Por entonces los rescatistas ya trabajaban con un ojo puesto en la ceniza, que removían con ahínco buscando más cuerpos sepultados, y el otro en el coloso de casi 4.000 metros de altura que los volvía a amenazar de cerca. El nerviosismo se apoderó de la población y había quien proponía desalojar cuanto antes un lugar donde hasta el momento ha habido 75 fallecidos, casi 200 desaparecidos y miles de evacuados, mientras otros querían seguir hasta encontrar supervivientes durante las horas más cruciales.

Pero la tercera explosión fue la definitiva. Solo 48 horas después de que entrara brutalmente en erupción, comenzó de nuevo el caos. Esta vez no fue una erupción, sino el movimiento del lahar, un flujo de sedimento y agua a altas temperaturas, aún más peligroso que la lava, que había quedado blando desde la primera explosión, y que comenzó a deslizarse ladera abajo por el cauce del río arrasando con todo lo que encontraba.

En ese momento cientos de miembros de protección civil, militares, bomberos, ambulancias y campesinos comenzaron a correr en dirección contraria al volcán. Al mismo tiempo, el pánico se apoderó de la ciudad de Escuintla, cabecera municipal del departamento que lleva su nombre, y que ejerce de centro de avituallamiento en las labores de búsqueda.

Los rumores y los vídeos circulaban de boca en boca y de teléfono en teléfono alertando sobre la gran catástrofe que se aproximaba. “El río de lava ya vine”, decían unos; “una gran explosión se va a producir”, comentaban algunos vecinos; “la tormenta de fuego es inminente”, añadían otros a la carrera. El pánico era visible en cientos de familias que metieron todo lo que pudieron en unas bolsas de plástico y se echaron a la calle ante la llegada de un enorme río de lava.

Motos con cuatro pasajeros, camionetas atestadas de gente y autobuses repletos comenzaron un éxodo en pocas horas hasta vaciar a la carrera una ciudad de 200.000 habitantes. A bordo de los vehículos la población metió todo lo que pudo: familiares, maletas, alimentos, televisiones… Todos los comercios cerraron sus puertas y se evacuó una ciudad viva, industrial y bulliciosa que no descansa ni por la noche.

El boletín del instituto vulcanológico abonó el pánico al anunciar que “la actividad [del Volcán de Fuego] continúa” y que no se descartaba la posibilidad de que se diese “un nuevo descenso de flujos piroclásticos en cualquiera de las barrancas principales en las próximas horas o días. Así mismo, ante la presencia de lluvia en el área volcánica, puede darse la ocurrencia de descenso de lahares”.
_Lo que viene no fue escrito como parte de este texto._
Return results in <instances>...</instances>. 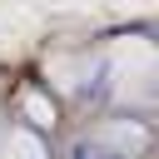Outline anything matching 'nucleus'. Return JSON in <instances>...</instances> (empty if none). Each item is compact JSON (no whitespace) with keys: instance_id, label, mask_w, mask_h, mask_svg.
Instances as JSON below:
<instances>
[{"instance_id":"f257e3e1","label":"nucleus","mask_w":159,"mask_h":159,"mask_svg":"<svg viewBox=\"0 0 159 159\" xmlns=\"http://www.w3.org/2000/svg\"><path fill=\"white\" fill-rule=\"evenodd\" d=\"M75 159H119V154H109V149H89V144H80V149H75Z\"/></svg>"}]
</instances>
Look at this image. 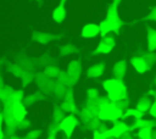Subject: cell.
Returning a JSON list of instances; mask_svg holds the SVG:
<instances>
[{
  "label": "cell",
  "mask_w": 156,
  "mask_h": 139,
  "mask_svg": "<svg viewBox=\"0 0 156 139\" xmlns=\"http://www.w3.org/2000/svg\"><path fill=\"white\" fill-rule=\"evenodd\" d=\"M101 85L111 101H117V100L128 98V88L124 84L123 79H118L115 77L107 78L102 80Z\"/></svg>",
  "instance_id": "1"
},
{
  "label": "cell",
  "mask_w": 156,
  "mask_h": 139,
  "mask_svg": "<svg viewBox=\"0 0 156 139\" xmlns=\"http://www.w3.org/2000/svg\"><path fill=\"white\" fill-rule=\"evenodd\" d=\"M78 118H79L80 124L87 130H94V129H96L98 126L101 122V119L98 116V112L93 111L87 105H84L83 107L79 109V111H78Z\"/></svg>",
  "instance_id": "2"
},
{
  "label": "cell",
  "mask_w": 156,
  "mask_h": 139,
  "mask_svg": "<svg viewBox=\"0 0 156 139\" xmlns=\"http://www.w3.org/2000/svg\"><path fill=\"white\" fill-rule=\"evenodd\" d=\"M98 116H99V118L101 121L112 122V121L123 118V111L121 109H118L112 101H110L107 104H104V105L99 106Z\"/></svg>",
  "instance_id": "3"
},
{
  "label": "cell",
  "mask_w": 156,
  "mask_h": 139,
  "mask_svg": "<svg viewBox=\"0 0 156 139\" xmlns=\"http://www.w3.org/2000/svg\"><path fill=\"white\" fill-rule=\"evenodd\" d=\"M104 20L108 23V26H110L112 33H115V34H118V33L121 32L122 27L124 26V22H123V21L121 20V17H119L118 7L115 6L113 4H111V5L107 7L106 17H105Z\"/></svg>",
  "instance_id": "4"
},
{
  "label": "cell",
  "mask_w": 156,
  "mask_h": 139,
  "mask_svg": "<svg viewBox=\"0 0 156 139\" xmlns=\"http://www.w3.org/2000/svg\"><path fill=\"white\" fill-rule=\"evenodd\" d=\"M58 124H60L61 132H63L65 137L66 138H71L73 135L76 128L80 124V122H79V118L74 113H68L62 118V121Z\"/></svg>",
  "instance_id": "5"
},
{
  "label": "cell",
  "mask_w": 156,
  "mask_h": 139,
  "mask_svg": "<svg viewBox=\"0 0 156 139\" xmlns=\"http://www.w3.org/2000/svg\"><path fill=\"white\" fill-rule=\"evenodd\" d=\"M116 46V39L115 37L112 35H102V38L100 39L99 44L96 45L95 50L93 51V55L96 56V55H107L112 51V49Z\"/></svg>",
  "instance_id": "6"
},
{
  "label": "cell",
  "mask_w": 156,
  "mask_h": 139,
  "mask_svg": "<svg viewBox=\"0 0 156 139\" xmlns=\"http://www.w3.org/2000/svg\"><path fill=\"white\" fill-rule=\"evenodd\" d=\"M60 106L65 110V112H68V113L77 112V105H76V101H74V95H73L72 88L67 89V91L65 93V95L62 98V101H61Z\"/></svg>",
  "instance_id": "7"
},
{
  "label": "cell",
  "mask_w": 156,
  "mask_h": 139,
  "mask_svg": "<svg viewBox=\"0 0 156 139\" xmlns=\"http://www.w3.org/2000/svg\"><path fill=\"white\" fill-rule=\"evenodd\" d=\"M66 71L73 79H76L78 82L79 78L82 77V73H83V63H82V61L79 59L69 61L68 65H67V70Z\"/></svg>",
  "instance_id": "8"
},
{
  "label": "cell",
  "mask_w": 156,
  "mask_h": 139,
  "mask_svg": "<svg viewBox=\"0 0 156 139\" xmlns=\"http://www.w3.org/2000/svg\"><path fill=\"white\" fill-rule=\"evenodd\" d=\"M11 116L16 122H21L22 119L26 118L27 116V110L23 106V104L18 100H15L13 105H12V110H11Z\"/></svg>",
  "instance_id": "9"
},
{
  "label": "cell",
  "mask_w": 156,
  "mask_h": 139,
  "mask_svg": "<svg viewBox=\"0 0 156 139\" xmlns=\"http://www.w3.org/2000/svg\"><path fill=\"white\" fill-rule=\"evenodd\" d=\"M104 72H105V65L102 62H96V63L91 65L90 67H88L85 76L89 79H96V78L102 77Z\"/></svg>",
  "instance_id": "10"
},
{
  "label": "cell",
  "mask_w": 156,
  "mask_h": 139,
  "mask_svg": "<svg viewBox=\"0 0 156 139\" xmlns=\"http://www.w3.org/2000/svg\"><path fill=\"white\" fill-rule=\"evenodd\" d=\"M130 124V129L133 132L138 130L139 128H143V127H151V128H156V119L152 118H145V117H141V118H134L133 122L129 123Z\"/></svg>",
  "instance_id": "11"
},
{
  "label": "cell",
  "mask_w": 156,
  "mask_h": 139,
  "mask_svg": "<svg viewBox=\"0 0 156 139\" xmlns=\"http://www.w3.org/2000/svg\"><path fill=\"white\" fill-rule=\"evenodd\" d=\"M132 67L134 68V71H136L138 73H145L149 71V67H147V63L146 61L140 56V55H134L130 57L129 60Z\"/></svg>",
  "instance_id": "12"
},
{
  "label": "cell",
  "mask_w": 156,
  "mask_h": 139,
  "mask_svg": "<svg viewBox=\"0 0 156 139\" xmlns=\"http://www.w3.org/2000/svg\"><path fill=\"white\" fill-rule=\"evenodd\" d=\"M127 71H128V67H127L126 60L116 61L113 67H112V74L115 78H118V79H123L127 76Z\"/></svg>",
  "instance_id": "13"
},
{
  "label": "cell",
  "mask_w": 156,
  "mask_h": 139,
  "mask_svg": "<svg viewBox=\"0 0 156 139\" xmlns=\"http://www.w3.org/2000/svg\"><path fill=\"white\" fill-rule=\"evenodd\" d=\"M80 34H82L83 38H87V39H91V38H95V37L100 35L99 24H95V23H87L85 26H83Z\"/></svg>",
  "instance_id": "14"
},
{
  "label": "cell",
  "mask_w": 156,
  "mask_h": 139,
  "mask_svg": "<svg viewBox=\"0 0 156 139\" xmlns=\"http://www.w3.org/2000/svg\"><path fill=\"white\" fill-rule=\"evenodd\" d=\"M152 104V100L150 98V95H143L140 96L138 100H136V104H135V107L139 109L140 111H143L144 113H147L149 110H150V106Z\"/></svg>",
  "instance_id": "15"
},
{
  "label": "cell",
  "mask_w": 156,
  "mask_h": 139,
  "mask_svg": "<svg viewBox=\"0 0 156 139\" xmlns=\"http://www.w3.org/2000/svg\"><path fill=\"white\" fill-rule=\"evenodd\" d=\"M146 49L156 51V28H149L146 32Z\"/></svg>",
  "instance_id": "16"
},
{
  "label": "cell",
  "mask_w": 156,
  "mask_h": 139,
  "mask_svg": "<svg viewBox=\"0 0 156 139\" xmlns=\"http://www.w3.org/2000/svg\"><path fill=\"white\" fill-rule=\"evenodd\" d=\"M66 18V9L63 6V4H58V6H56L52 11V20L56 23H62Z\"/></svg>",
  "instance_id": "17"
},
{
  "label": "cell",
  "mask_w": 156,
  "mask_h": 139,
  "mask_svg": "<svg viewBox=\"0 0 156 139\" xmlns=\"http://www.w3.org/2000/svg\"><path fill=\"white\" fill-rule=\"evenodd\" d=\"M139 55L146 61L149 70H151L154 67V65H156V52L155 51H149V50H143L139 52Z\"/></svg>",
  "instance_id": "18"
},
{
  "label": "cell",
  "mask_w": 156,
  "mask_h": 139,
  "mask_svg": "<svg viewBox=\"0 0 156 139\" xmlns=\"http://www.w3.org/2000/svg\"><path fill=\"white\" fill-rule=\"evenodd\" d=\"M144 116H145V113L143 111H140L139 109H136V107H128L123 111V118L124 119L130 118V117L132 118H141Z\"/></svg>",
  "instance_id": "19"
},
{
  "label": "cell",
  "mask_w": 156,
  "mask_h": 139,
  "mask_svg": "<svg viewBox=\"0 0 156 139\" xmlns=\"http://www.w3.org/2000/svg\"><path fill=\"white\" fill-rule=\"evenodd\" d=\"M58 82H60V83H62L63 85H66L67 88H73V87H74V84L77 83V80H76V79H73V78L67 73V71H66V72H61V73H60V76H58Z\"/></svg>",
  "instance_id": "20"
},
{
  "label": "cell",
  "mask_w": 156,
  "mask_h": 139,
  "mask_svg": "<svg viewBox=\"0 0 156 139\" xmlns=\"http://www.w3.org/2000/svg\"><path fill=\"white\" fill-rule=\"evenodd\" d=\"M154 128L151 127H143V128H139L136 130V135L138 138L140 139H151L154 138Z\"/></svg>",
  "instance_id": "21"
},
{
  "label": "cell",
  "mask_w": 156,
  "mask_h": 139,
  "mask_svg": "<svg viewBox=\"0 0 156 139\" xmlns=\"http://www.w3.org/2000/svg\"><path fill=\"white\" fill-rule=\"evenodd\" d=\"M56 37H54L52 34H49V33H43V32H38L34 34V39L41 44H46L51 40H54Z\"/></svg>",
  "instance_id": "22"
},
{
  "label": "cell",
  "mask_w": 156,
  "mask_h": 139,
  "mask_svg": "<svg viewBox=\"0 0 156 139\" xmlns=\"http://www.w3.org/2000/svg\"><path fill=\"white\" fill-rule=\"evenodd\" d=\"M74 52H77V48L73 44H65V45H62L60 48V54L62 56H69V55H72Z\"/></svg>",
  "instance_id": "23"
},
{
  "label": "cell",
  "mask_w": 156,
  "mask_h": 139,
  "mask_svg": "<svg viewBox=\"0 0 156 139\" xmlns=\"http://www.w3.org/2000/svg\"><path fill=\"white\" fill-rule=\"evenodd\" d=\"M65 113H66V112H65V110H63L61 106H56V107L54 109V113H52V119H54V122H55V123H60V122L62 121V118L66 116Z\"/></svg>",
  "instance_id": "24"
},
{
  "label": "cell",
  "mask_w": 156,
  "mask_h": 139,
  "mask_svg": "<svg viewBox=\"0 0 156 139\" xmlns=\"http://www.w3.org/2000/svg\"><path fill=\"white\" fill-rule=\"evenodd\" d=\"M60 132H61L60 124L54 122V123H52V124H50V126H49V128H48V137H49L50 139H55Z\"/></svg>",
  "instance_id": "25"
},
{
  "label": "cell",
  "mask_w": 156,
  "mask_h": 139,
  "mask_svg": "<svg viewBox=\"0 0 156 139\" xmlns=\"http://www.w3.org/2000/svg\"><path fill=\"white\" fill-rule=\"evenodd\" d=\"M85 95H87V99H88V100H95V99L100 95V91H99L98 88H95V87H90V88L87 89Z\"/></svg>",
  "instance_id": "26"
},
{
  "label": "cell",
  "mask_w": 156,
  "mask_h": 139,
  "mask_svg": "<svg viewBox=\"0 0 156 139\" xmlns=\"http://www.w3.org/2000/svg\"><path fill=\"white\" fill-rule=\"evenodd\" d=\"M118 109H121L122 111H124L126 109H128L129 107V105H130V100H129V98H124V99H121V100H117V101H112Z\"/></svg>",
  "instance_id": "27"
},
{
  "label": "cell",
  "mask_w": 156,
  "mask_h": 139,
  "mask_svg": "<svg viewBox=\"0 0 156 139\" xmlns=\"http://www.w3.org/2000/svg\"><path fill=\"white\" fill-rule=\"evenodd\" d=\"M60 73H61V71L57 67H55V66H50V67L46 68V74L50 78H58Z\"/></svg>",
  "instance_id": "28"
},
{
  "label": "cell",
  "mask_w": 156,
  "mask_h": 139,
  "mask_svg": "<svg viewBox=\"0 0 156 139\" xmlns=\"http://www.w3.org/2000/svg\"><path fill=\"white\" fill-rule=\"evenodd\" d=\"M149 113H150V116H151L152 118L156 119V98L152 100V104H151V106H150Z\"/></svg>",
  "instance_id": "29"
},
{
  "label": "cell",
  "mask_w": 156,
  "mask_h": 139,
  "mask_svg": "<svg viewBox=\"0 0 156 139\" xmlns=\"http://www.w3.org/2000/svg\"><path fill=\"white\" fill-rule=\"evenodd\" d=\"M145 20H149V21H154V22H156V6H154L152 9H151V11L149 12V15L146 16V18Z\"/></svg>",
  "instance_id": "30"
},
{
  "label": "cell",
  "mask_w": 156,
  "mask_h": 139,
  "mask_svg": "<svg viewBox=\"0 0 156 139\" xmlns=\"http://www.w3.org/2000/svg\"><path fill=\"white\" fill-rule=\"evenodd\" d=\"M40 135H41V130L40 129H34V130H30L27 134V138H39Z\"/></svg>",
  "instance_id": "31"
},
{
  "label": "cell",
  "mask_w": 156,
  "mask_h": 139,
  "mask_svg": "<svg viewBox=\"0 0 156 139\" xmlns=\"http://www.w3.org/2000/svg\"><path fill=\"white\" fill-rule=\"evenodd\" d=\"M106 129H107V123H106V121H101V122H100V124L98 126L96 130H98L99 133H104ZM94 130H95V129H94Z\"/></svg>",
  "instance_id": "32"
},
{
  "label": "cell",
  "mask_w": 156,
  "mask_h": 139,
  "mask_svg": "<svg viewBox=\"0 0 156 139\" xmlns=\"http://www.w3.org/2000/svg\"><path fill=\"white\" fill-rule=\"evenodd\" d=\"M121 2H122V0H112V4H113L115 6H117V7L119 6V4H121Z\"/></svg>",
  "instance_id": "33"
},
{
  "label": "cell",
  "mask_w": 156,
  "mask_h": 139,
  "mask_svg": "<svg viewBox=\"0 0 156 139\" xmlns=\"http://www.w3.org/2000/svg\"><path fill=\"white\" fill-rule=\"evenodd\" d=\"M4 138V134H2V129H1V126H0V139Z\"/></svg>",
  "instance_id": "34"
},
{
  "label": "cell",
  "mask_w": 156,
  "mask_h": 139,
  "mask_svg": "<svg viewBox=\"0 0 156 139\" xmlns=\"http://www.w3.org/2000/svg\"><path fill=\"white\" fill-rule=\"evenodd\" d=\"M1 124H2V115L0 113V126H1Z\"/></svg>",
  "instance_id": "35"
},
{
  "label": "cell",
  "mask_w": 156,
  "mask_h": 139,
  "mask_svg": "<svg viewBox=\"0 0 156 139\" xmlns=\"http://www.w3.org/2000/svg\"><path fill=\"white\" fill-rule=\"evenodd\" d=\"M66 1H67V0H60V2H61V4H65Z\"/></svg>",
  "instance_id": "36"
},
{
  "label": "cell",
  "mask_w": 156,
  "mask_h": 139,
  "mask_svg": "<svg viewBox=\"0 0 156 139\" xmlns=\"http://www.w3.org/2000/svg\"><path fill=\"white\" fill-rule=\"evenodd\" d=\"M154 138H155V139H156V130H155V132H154Z\"/></svg>",
  "instance_id": "37"
},
{
  "label": "cell",
  "mask_w": 156,
  "mask_h": 139,
  "mask_svg": "<svg viewBox=\"0 0 156 139\" xmlns=\"http://www.w3.org/2000/svg\"><path fill=\"white\" fill-rule=\"evenodd\" d=\"M155 85H156V77H155Z\"/></svg>",
  "instance_id": "38"
}]
</instances>
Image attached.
“Llevamos lo poco que pudimos cargar. Lo importante es salvar nuestra vida”, explicaba sin dejar de caminar Felipe Camposeco. “La televisión ha dicho que la lava está ya bien cerca y que nos vayamos cuanto antes. Lo único que lamento es no poder traer a mi madre conmigo. Es anciana, no puede caminar y yo no puedo cargar con ella”, añadía acompañado de su familia, todos ellos con un enorme bulto sobre la cabeza.

“Yo ya trasladé a toda mi familia a un pueblo cercano a una hora de la Escuintla por si se cumple la advertencia de que ya llega la tormenta de fuego”, explicó Ricardo Valenzuela, mientras bajaba la cortina metálica de su mueblería en el centro de la ciudad.

“Tenemos miedo, tenemos miedo…lo han dicho las noticias”, repetía sin parar de caminar Julio Ordices junto a su familia cargada de bolsas. Los Ordicies al completo habían decidido trasladarse a casa de unos familiares en un pueblo cercano. Sin dejar de andar junto a sus vecinos, Julio reconocía que desde la explosión casi no ha podido dormir ante el temor de una gran e inminente erupción.

“Lo vi en las noticias”, “me lo dijo un amigo”, “me llegó por el celular” o “se lo comentaron a mi hijo”, decían casi todos los que huían. Pocas personas habían sido advertidas directamente por la Coordinadora Nacional para la Reducción de Desastres (Conred) para que evacuaran la ciudad. El temor a que una gran catástrofe estaba a punto de suceder se apoderó del lugar.

Los vecinos que aún dudaban de si había llegado el apocalipsis confirmaron sus sospechas cuando al caer la tarde el cielo se puso aún más negro y empezó a tronar y a llover con fuerza sobre la ciudad.